Another method is laser surgery, in which a small, intense beam of light cuts through tissue by heating and vaporizing it. However, it's still the amputation of the last toe bone of the cat and carries with it the same long-term risks of lameness and behavioral problems as does declawing with scalpels or clippers.

If performed on a human being, declawing would be like cutting off each finger at the last knuckle.

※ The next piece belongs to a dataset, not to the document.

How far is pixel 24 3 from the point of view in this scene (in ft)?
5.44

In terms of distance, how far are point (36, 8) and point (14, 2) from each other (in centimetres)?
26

A third procedure is the tendonectomy, in which the tendon that controls the claw in each toe is severed. The cat keeps their claws, but can't control them or extend them to scratch. This procedure is associated with a high incidence of abnormally thick claw growth. Therefore, more frequent and challenging nail trims are required to prevent the cat's claws from snagging on people, carpet, furniture, and drapes, or from growing into the cat's paw pads.

Because of complications, a cat who has been given a tendonectomy may require declawing later. Although a tendonectomy is not actually amputation, a 1998 study published in the "Journal of the American Veterinary Medical Association" found the incidence of bleeding, lameness, and infection was similar between tendonectomy and declawing.